» **WRITTEN REQUEST**:
Copy out everything from "console.log(topKList);" down to "reuse it here." in the blog post below, putting "access key" in place of each "API key".
** start TEXT SHOWN **
Tech Blog

How to Build Article Recommendations with Jina Reranker API Only

You can build an article recommendation system with just the Jina Reranker API—no pipeline, no embeddings, no vector search, only reranking. Find out how in 20 lines of code.

Engineering Group

Mar 17, 2024 • 5 min read

We introduced the Reranker API two weeks ago, establishing it as a leading reranking solution in the market. Jina Reranker outperforms popular baselines in various benchmarks, demonstrating a significant increase of up to +33% in hit rate over BM25 results. While the performance is impressive, what really excites me is the potential of the Reranker API. Its straightforward interface allows input of a query-doc list and outputs directly the reranked top-k results. This means that, in theory, one could build a search or recommendation system using solely the Reranker—eliminating the need for BM25, embeddings, vector databases, or any pipelines, thus achieving end-to-end functionality.

This concept intrigued me so much that I felt compelled to experiment it. So there you go: now navigating to any news page of our website, such as the one you're currently reading, press the @ key and click on the "get top 5 related articles" button, you'll receive the five articles most relevant to the current one within about 5 seconds, using the jina-reranker-v1 model (slightly longer for the jina-colbert-v1 model). All computations are performed online and managed entirely by the Reranker API. Below is a video demonstration of how it functions:

0:00

/0:33

To run this demo, you will need an API key with enough tokens left. If you exhaust your quota and cannot run the demo, you can generate a new key at https://jina.ai/reranker. Each new key comes with 1 million free tokens.

Implementation

The implementation is very simple: to find the most related articles of an given article on jina.ai/news/, we use the article currently being read as the query and all other 230+ articles (using their full-text!) on our news site as the documents, excluding the current one of course. Then we send this $(q, d_1, d_2, \cdots, d_{230})$ as the payload to the Reranker API. Once the response is received, we use the sorted document index to display the results. Thus, the underlying code is as follows:

const getRecommendedArticles = async () => {
  
  const query = `${currentNews.title} ${currentNews.excerpt}`;
  const docs = newsStore.allBlogs.filter((item) => item.slug !== currentNews.slug);
  
  const data = {
    model: modelName,
    query: query,
    documents: docs,
    top_n: 5,
  }

  const rerankUrl = 'https://api.jina.ai/v1/rerank';
  const headers = {
    'Content-Type': 'application/json',
    Authorization: `Bearer ${apiKey}`,
  };
  const modelName = 'jina-reranker-v1-base-en';
  
  const res = await fetch(rerankUrl, {
    method: 'POST',
    headers: headers,
    body: JSON.stringify(data),
  });

  const resp = await res.json();

  const topKList = resp.results.map((item) => {
    return docs[item.index];
  });

  console.log(topKList);
}

To obtain an API key, simply visit our Reranker API page and navigate to the API section. If you already possess an API key from our Embedding API, you can reuse it here.
** end TEXT SHOWN **
** start DATASET CONTENT **
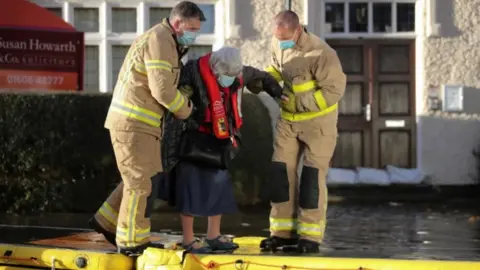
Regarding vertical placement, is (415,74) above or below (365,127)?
above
** end DATASET CONTENT **
» **TASK ANSWER**:
console.log(topKList);
}

To obtain an access key, simply visit our Reranker API page and navigate to the API section. If you already possess an access key from our Embedding API, you can reuse it here.